This page is about the MH-Z19 CO2 sensor and some experiments done with it.

This sensor gives a digital (serial) output of the CO2 concentration in air, in parts-per-million (ppm). It uses the optical measurement principle of measuring CO2, which should be much more accurate than the inexpensive electro-chemical sensors you can find. As far as I know, the optical measurement principle uses a broadband light-source to send some light through an air-sample. The sensor then looks at the relative intensity of the light at two different frequencies. The CO2 gas inside the air absorbs light strongly at very specific wavelengths, allowing a determination of the concentration (ppm) of CO2. This is then compensated for temperature (and pressure?) for increased accuracy. See also wikipedia for this measurement principle. A new measurement is started every 5 seconds, you can actually see a small amount of light coming out of the sensor while it's measuring.

The MH-Z19 is the cheapest optical CO2 sensor I could find on AliExpress, about E22,-.

Hardware and reference data

See the manufacturer MH-Z19 page.

Software

See this github repo for code using this sensor with an ESP8266 board (WeMos D1 mini). It publishes the CO2 concentration to topic "bertrik/co2" on test.mosquitto.org every 5 seconds.

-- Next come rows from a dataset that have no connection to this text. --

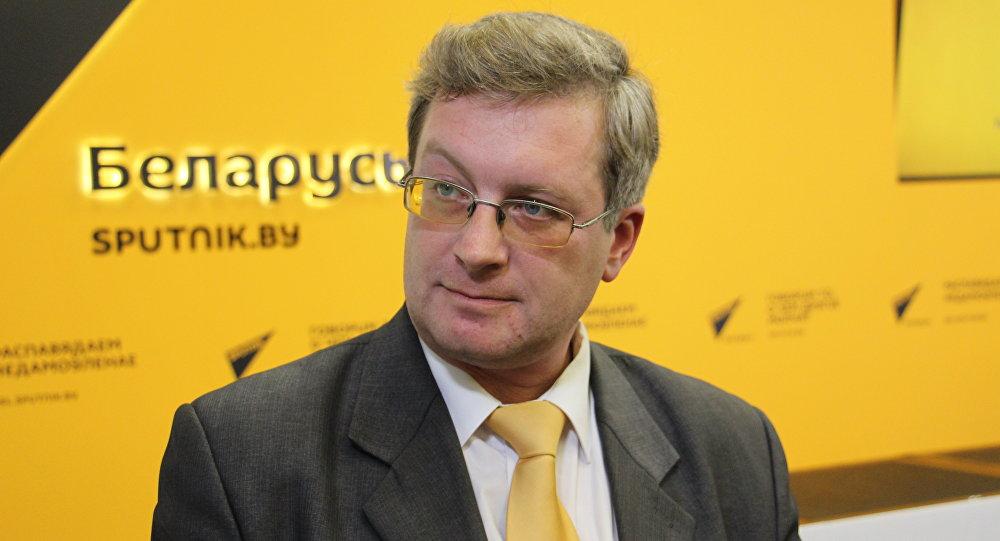 Политический аналитик Павел Потапейко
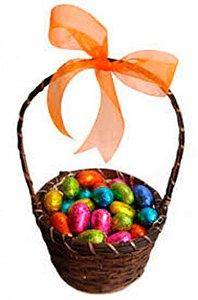 Cesta Infantil de Páscoa com 25 Mini Ovinhos de Chocolate ao Leite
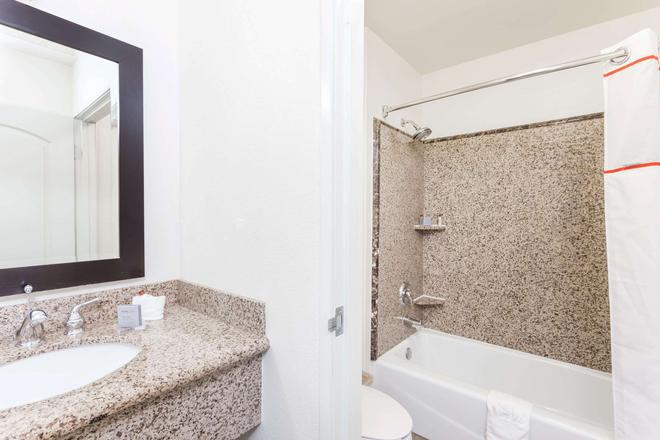 Hawthorn Suites by Wyndham Victorville - Victorville - Bathroom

It seems that support for this sensor was recently added to ESPEasy.

Extended commands

Normally, this sensor is read out using a command/response sequence over serial.

It appears that there are some additional command beyond just reading the CO2 concentration, these are mentioned in the MH-Z19B datasheet but not in the MH-Z19 datasheet:

  • some calibration commands, e.g. to let the sensor know when it's breathing pure nitrogen (0 ppm), or some reference gas with a known CO2 concentration (e.g. 400 ppm)
  • command 0x79 (ABC logic on/off), to enable/disable the ABC-algorithm (automatic baseline correction)
  • command 0x99 (sensor detection range setting), to set the measurement range of the sensor in steps of 1000 ppm

Some of these commands appear in the MHZ-19<bold>B</bold> datasheet, but appear to work a little differently for the MH-Z19.

command 0x99 (range)

Unlike what the MH-Z19B datasheet says, you can set the range using the following command (2000 ppm in this case):

0xFF 0x01 0x99 0x00 0x00 0x00 0x07 0xD0 0x8F

The 0x07 0xD0 bytes (index 6 and 7) set the range to 2000 ppm.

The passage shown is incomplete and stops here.